# [抜粋文]
---+---
英の放電日記

将棋、スポーツ、テレビ等、日々感じること。発信というより放電に近い戯言。

相棒 season14 第15話「警察嫌い」

2016-02-11 23:42:16 | ドラマ・映画
「流石だ!見事としか言いようがない。優秀なる諸君に、惜しみない拍手を贈ろう。(パチパチパチ)
 この短時間に、自白を引き出すとは。しかも、被疑者全員から」(内村刑事部長)
「3人とも犯行を認めさせてどうするぅ!犯人は一人だけで充分なんだぁ!」(中園参事官)

 “優秀”という言葉が使われたが、この“優秀さ”、警察組織にとっての“優秀さ”と一般市民にとっての“優秀さ”とは違うようだ。
 今話のタイトルにもなっている「警察嫌い」は、今回の事件の目撃者・青木(浅利陽介)の感情なのだが、どうして警察嫌いになったのかは不明(父親が警察官だったらしい)。しかし、警察組織が求める“優秀さ”に大いに関係があるように思える


・誰でも疑う猜疑心の強さ。今回は3人も疑いを掛けた。
---+---
# [データ内容]
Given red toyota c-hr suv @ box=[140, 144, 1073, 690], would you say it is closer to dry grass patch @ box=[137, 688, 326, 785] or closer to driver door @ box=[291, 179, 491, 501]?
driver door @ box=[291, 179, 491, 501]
---+---
# [課題]
抜粋文について、次の問いに答えよ。
(a) この記事が投稿された日付はいつか。
(b) 今回の事件の目撃者の名前と、その役を演じる俳優の名前は何か。
(c) 中園参事官は、犯人は何人で充分だと言っているか。

# [解答]
(a) 2016年2月11日
(b) 青木、浅利陽介
(c) 一人